## PROBLEM STATEMENT
From the first line to the last, copy the listing exactly and omit the pictures.

****************

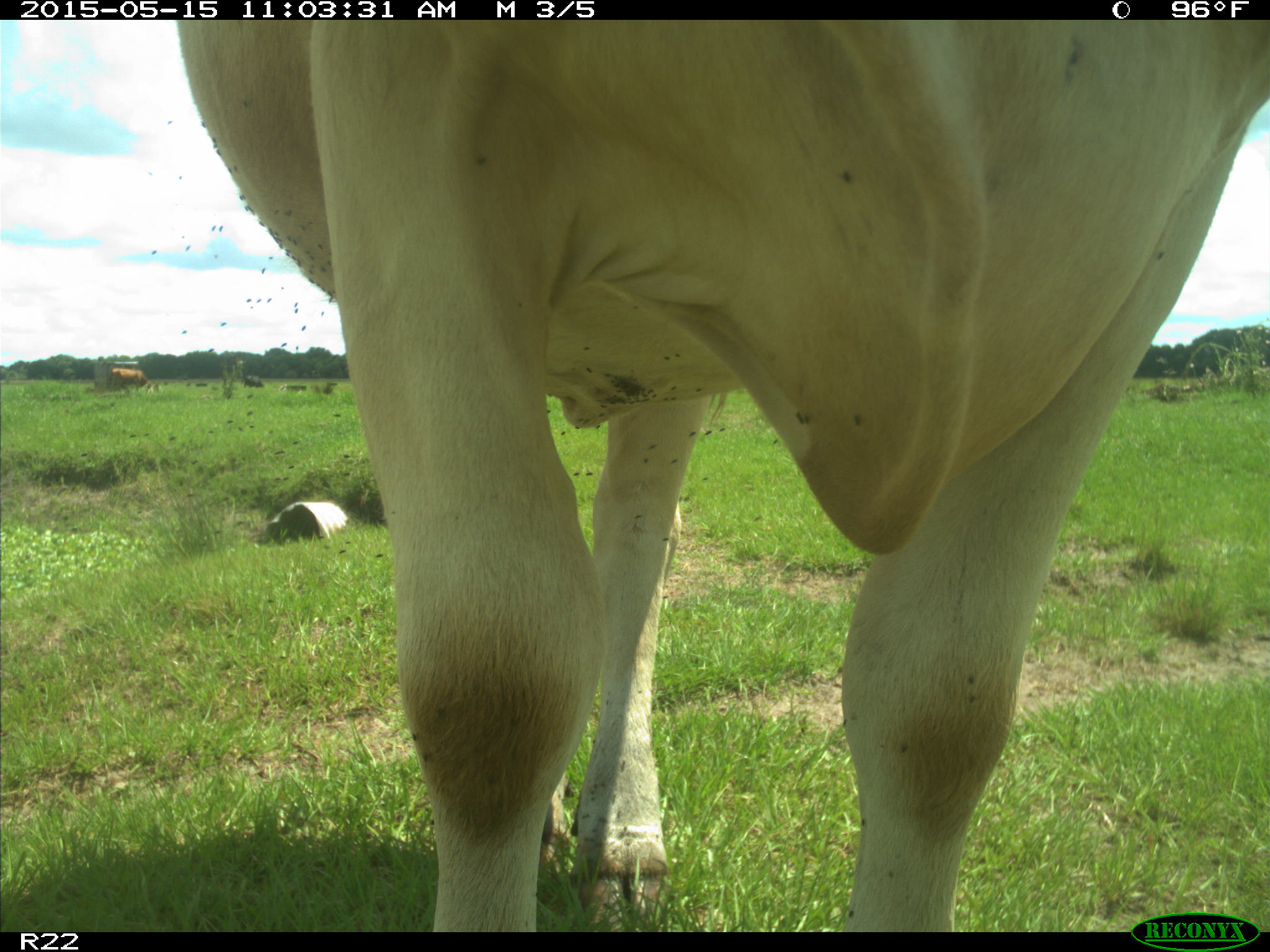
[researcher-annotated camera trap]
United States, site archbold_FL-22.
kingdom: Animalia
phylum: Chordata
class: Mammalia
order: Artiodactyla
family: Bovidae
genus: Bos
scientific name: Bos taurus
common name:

****************

## RESPONSE
[researcher-annotated camera trap]
United States, site archbold_FL-22.
kingdom: Animalia
phylum: Chordata
class: Mammalia
order: Artiodactyla
family: Bovidae
genus: Bos
scientific name: Bos taurus
common name:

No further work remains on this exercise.